Given task A:
List every decade that the immigration testimony below cites, each with the population growth figure given for it.

The United States Population and Immigration - Testimony to the 107th Congress of the United States, House of Representatives Committee on the Judiciary, Subcommittee on Immigration and Claims, August 2, 2001

The United States Population and Immigration - Testimony to the 107th Congress of the United States, House of Representatives Committee on the Judiciary, Subcommittee on Immigration and Claims, August 2, 2001

By William G. Elder

Originally published in the Social Contract - Winter 2019. Issue theme: "When Liberals Were For Sensible Policies - on the Environment, Immigration, and the National Interest." Reprinted with permission.

The first part of this article is How Sierrans for U.S. Population Stabilization (SUSPS) Advised Congress in 2001 - An historical perspective followed by the official testimony.

This entire two-part article is available in readable PDF format: How Sierrans for U.S. Population Stabilization (SUSPS) Advised Congress in 2001 - An historical perspective followed by the official testimony.



My name is Bill (William G.) Elder. I am chairperson of a network of Sierra Club members that has been commonly referred to as Sierrans for U.S. Population Stabilization or SUSPS. Based on past election results, we represent the views of more than 40 percent of the nearly 700,000 members of the Sierra Club.

I am testifying on behalf of this network of club members. I am not representing the Sierra Club or speaking in my capacity as Population Issue Coordinator of the club's Cascade Chapter.

We thank the Subcommittee for this opportunity to share our views with you — and would like to summarize them briefly before going into more detail.

Executive Summary

The invitation we received indicated the purpose of this hearing is "…to examine the relationship between immigration and the population boom that the U.S. is experiencing." The use of the term "population boom" is absolutely correct. Our 1990-2000 growth of 32.7 million exceeds that of any other census decade in our nation's history — including the 1960-70 peak of the "baby boom" (28.4 million) and the mass immigration period of 1900-10 (16.3 million).

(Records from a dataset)
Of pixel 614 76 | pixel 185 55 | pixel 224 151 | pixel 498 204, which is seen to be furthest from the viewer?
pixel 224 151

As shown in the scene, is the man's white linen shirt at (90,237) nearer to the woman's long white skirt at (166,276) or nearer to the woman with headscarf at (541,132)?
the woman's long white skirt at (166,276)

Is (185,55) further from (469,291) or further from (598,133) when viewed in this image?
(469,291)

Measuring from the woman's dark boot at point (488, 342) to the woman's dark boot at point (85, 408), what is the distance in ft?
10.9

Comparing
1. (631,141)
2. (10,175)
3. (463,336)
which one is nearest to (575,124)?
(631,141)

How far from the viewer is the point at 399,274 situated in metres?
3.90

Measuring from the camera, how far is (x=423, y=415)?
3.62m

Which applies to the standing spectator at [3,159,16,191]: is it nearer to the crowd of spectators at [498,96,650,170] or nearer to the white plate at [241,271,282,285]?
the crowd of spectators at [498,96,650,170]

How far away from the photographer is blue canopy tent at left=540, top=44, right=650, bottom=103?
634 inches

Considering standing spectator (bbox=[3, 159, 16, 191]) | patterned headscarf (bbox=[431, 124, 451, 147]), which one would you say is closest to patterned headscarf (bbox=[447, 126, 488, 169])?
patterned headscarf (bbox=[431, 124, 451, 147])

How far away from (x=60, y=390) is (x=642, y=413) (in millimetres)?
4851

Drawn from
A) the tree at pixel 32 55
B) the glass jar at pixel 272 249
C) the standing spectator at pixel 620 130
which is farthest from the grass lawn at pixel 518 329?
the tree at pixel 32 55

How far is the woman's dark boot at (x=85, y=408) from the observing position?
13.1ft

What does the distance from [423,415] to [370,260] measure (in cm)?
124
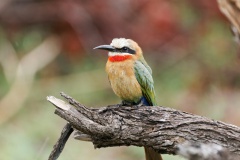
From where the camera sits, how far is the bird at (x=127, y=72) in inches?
149

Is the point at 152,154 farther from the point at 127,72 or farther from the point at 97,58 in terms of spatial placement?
the point at 97,58

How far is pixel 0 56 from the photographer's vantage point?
665 cm

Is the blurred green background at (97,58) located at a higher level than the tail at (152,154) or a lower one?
higher

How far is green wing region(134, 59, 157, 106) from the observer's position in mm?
3826

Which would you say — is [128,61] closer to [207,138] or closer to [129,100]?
[129,100]

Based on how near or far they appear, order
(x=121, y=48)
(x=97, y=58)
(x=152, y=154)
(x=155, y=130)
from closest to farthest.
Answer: (x=155, y=130) < (x=152, y=154) < (x=121, y=48) < (x=97, y=58)

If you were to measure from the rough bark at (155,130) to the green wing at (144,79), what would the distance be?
0.35 metres

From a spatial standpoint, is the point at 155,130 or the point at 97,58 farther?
the point at 97,58

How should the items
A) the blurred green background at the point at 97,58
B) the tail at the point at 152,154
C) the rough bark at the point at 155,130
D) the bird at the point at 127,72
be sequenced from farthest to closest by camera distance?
the blurred green background at the point at 97,58 → the bird at the point at 127,72 → the tail at the point at 152,154 → the rough bark at the point at 155,130

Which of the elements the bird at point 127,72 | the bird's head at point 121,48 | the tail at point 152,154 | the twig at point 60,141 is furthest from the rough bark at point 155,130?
the bird's head at point 121,48

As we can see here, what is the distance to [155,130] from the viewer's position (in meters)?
3.45

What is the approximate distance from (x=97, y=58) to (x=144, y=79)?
3380 mm

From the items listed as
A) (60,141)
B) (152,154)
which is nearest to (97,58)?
(152,154)

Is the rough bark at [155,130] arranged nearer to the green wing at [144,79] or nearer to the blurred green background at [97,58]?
the green wing at [144,79]
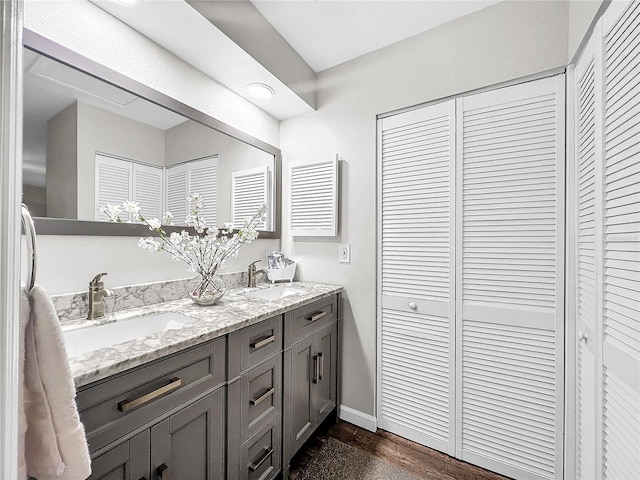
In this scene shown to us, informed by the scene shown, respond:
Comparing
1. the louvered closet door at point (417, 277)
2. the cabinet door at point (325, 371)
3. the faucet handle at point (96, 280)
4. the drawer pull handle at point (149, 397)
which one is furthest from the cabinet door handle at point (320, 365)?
the faucet handle at point (96, 280)

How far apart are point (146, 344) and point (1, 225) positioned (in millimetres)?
606

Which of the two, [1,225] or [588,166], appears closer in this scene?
[1,225]

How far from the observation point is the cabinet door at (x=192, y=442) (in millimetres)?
897

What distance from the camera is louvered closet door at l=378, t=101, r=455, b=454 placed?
1692 mm

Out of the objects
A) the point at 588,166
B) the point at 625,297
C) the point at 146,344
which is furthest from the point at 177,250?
the point at 588,166

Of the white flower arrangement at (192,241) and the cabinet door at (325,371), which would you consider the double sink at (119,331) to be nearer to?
the white flower arrangement at (192,241)

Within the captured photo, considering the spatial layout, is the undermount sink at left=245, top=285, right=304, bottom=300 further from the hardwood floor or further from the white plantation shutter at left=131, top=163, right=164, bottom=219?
the hardwood floor

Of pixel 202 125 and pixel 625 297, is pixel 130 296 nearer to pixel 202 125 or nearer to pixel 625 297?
pixel 202 125

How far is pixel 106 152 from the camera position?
1278 mm

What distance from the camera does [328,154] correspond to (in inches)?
81.1

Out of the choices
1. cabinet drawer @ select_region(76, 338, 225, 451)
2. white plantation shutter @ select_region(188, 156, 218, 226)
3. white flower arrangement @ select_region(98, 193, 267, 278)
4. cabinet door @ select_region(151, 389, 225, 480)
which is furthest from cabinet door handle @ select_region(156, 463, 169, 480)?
white plantation shutter @ select_region(188, 156, 218, 226)

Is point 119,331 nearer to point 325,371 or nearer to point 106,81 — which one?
point 106,81

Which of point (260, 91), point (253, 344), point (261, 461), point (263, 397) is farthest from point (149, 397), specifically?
point (260, 91)

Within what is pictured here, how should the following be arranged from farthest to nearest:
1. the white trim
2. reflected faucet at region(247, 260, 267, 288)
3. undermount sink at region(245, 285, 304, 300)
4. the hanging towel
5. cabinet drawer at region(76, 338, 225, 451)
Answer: reflected faucet at region(247, 260, 267, 288) → undermount sink at region(245, 285, 304, 300) → cabinet drawer at region(76, 338, 225, 451) → the hanging towel → the white trim
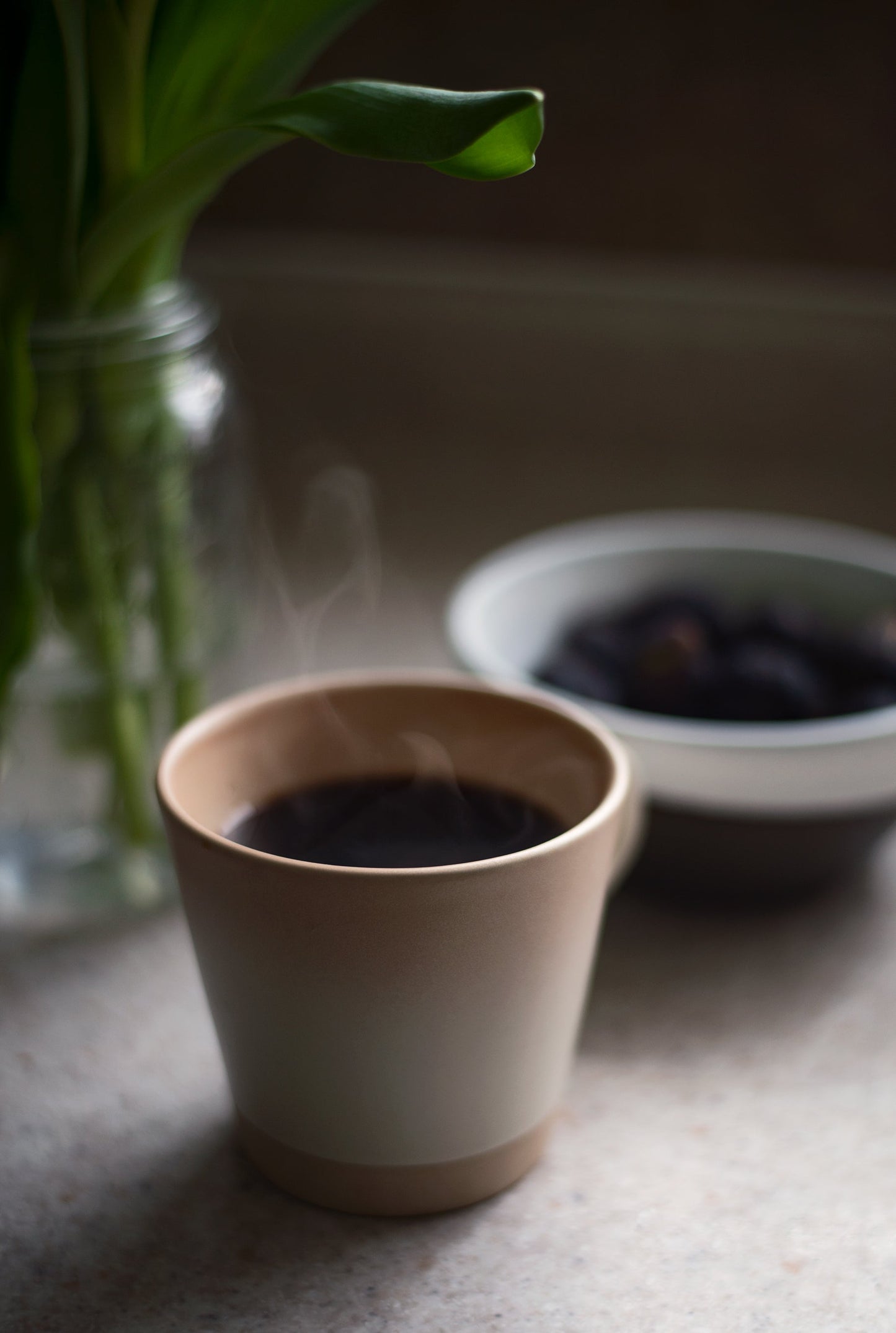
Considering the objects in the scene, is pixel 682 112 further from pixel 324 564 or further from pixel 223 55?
pixel 223 55

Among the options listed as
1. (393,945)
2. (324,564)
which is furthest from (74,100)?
(324,564)

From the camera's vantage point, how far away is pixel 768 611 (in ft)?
1.71

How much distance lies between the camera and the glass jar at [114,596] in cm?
42

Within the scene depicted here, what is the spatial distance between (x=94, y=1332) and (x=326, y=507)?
1.59ft

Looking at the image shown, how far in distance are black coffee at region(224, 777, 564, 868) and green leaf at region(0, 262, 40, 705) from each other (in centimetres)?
10

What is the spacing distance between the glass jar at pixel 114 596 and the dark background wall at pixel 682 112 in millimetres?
448

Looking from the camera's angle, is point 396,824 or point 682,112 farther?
point 682,112

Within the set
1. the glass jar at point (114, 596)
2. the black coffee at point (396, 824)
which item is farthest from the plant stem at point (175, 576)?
the black coffee at point (396, 824)

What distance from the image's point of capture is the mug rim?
287mm

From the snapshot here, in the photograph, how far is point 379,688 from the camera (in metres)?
0.38

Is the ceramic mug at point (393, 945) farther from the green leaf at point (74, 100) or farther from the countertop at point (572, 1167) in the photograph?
the green leaf at point (74, 100)

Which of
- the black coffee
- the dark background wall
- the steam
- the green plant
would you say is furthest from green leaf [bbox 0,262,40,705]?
the dark background wall

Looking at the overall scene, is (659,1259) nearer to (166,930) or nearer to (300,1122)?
(300,1122)

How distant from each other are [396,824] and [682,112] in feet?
1.96
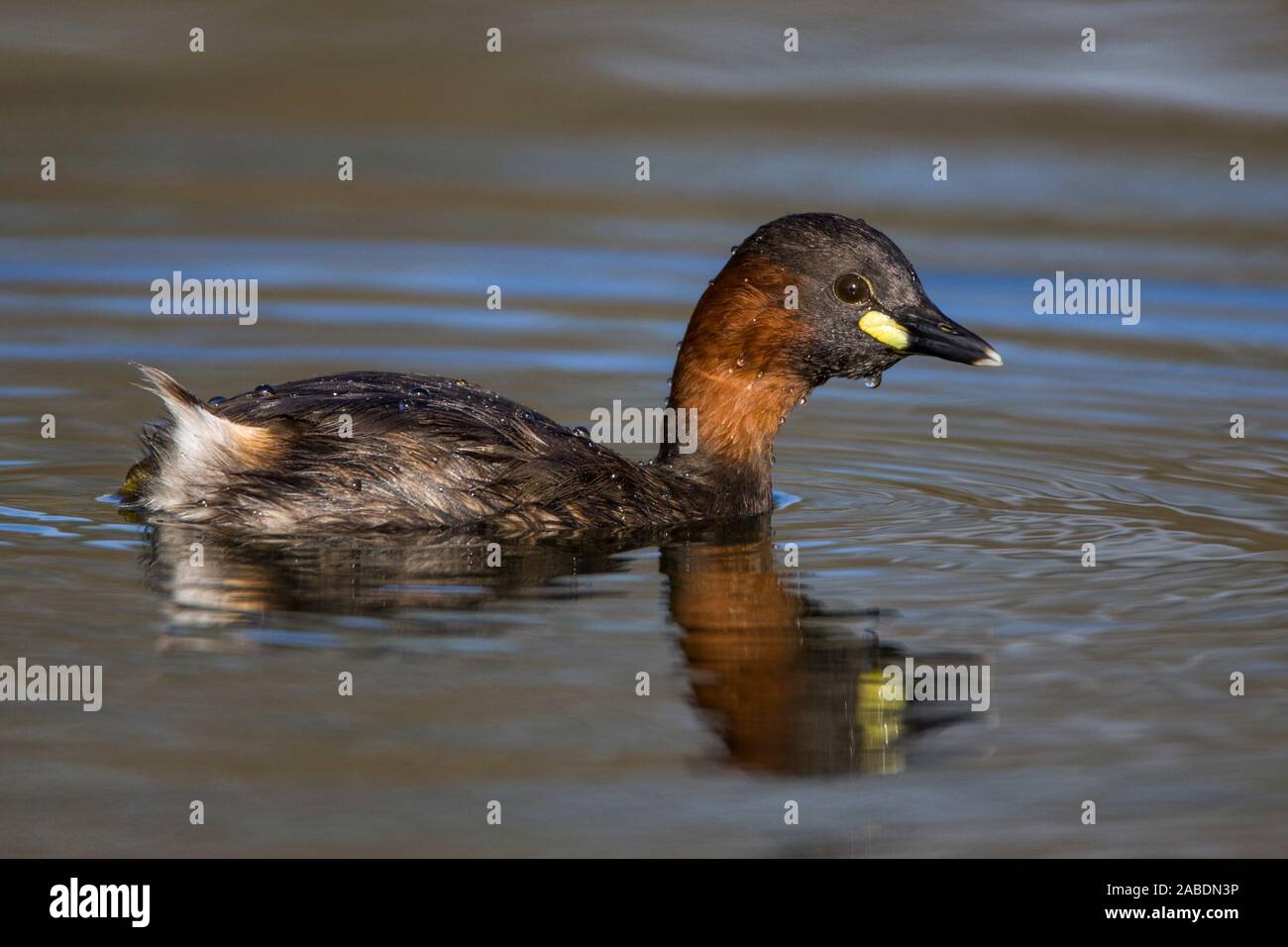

Given task B:
Convert the listing above into a numbered list, from the line with "How distant from" through the end of the listing, omitting blank lines and any pictures.

Task response A:
- 1990-2000: 32.7 million
- 1960-70: 28.4 million
- 1900-10: 16.3 million

Task response B:
1. How distant from each other are [396,824] and [682,112] in feet?
2. 1.96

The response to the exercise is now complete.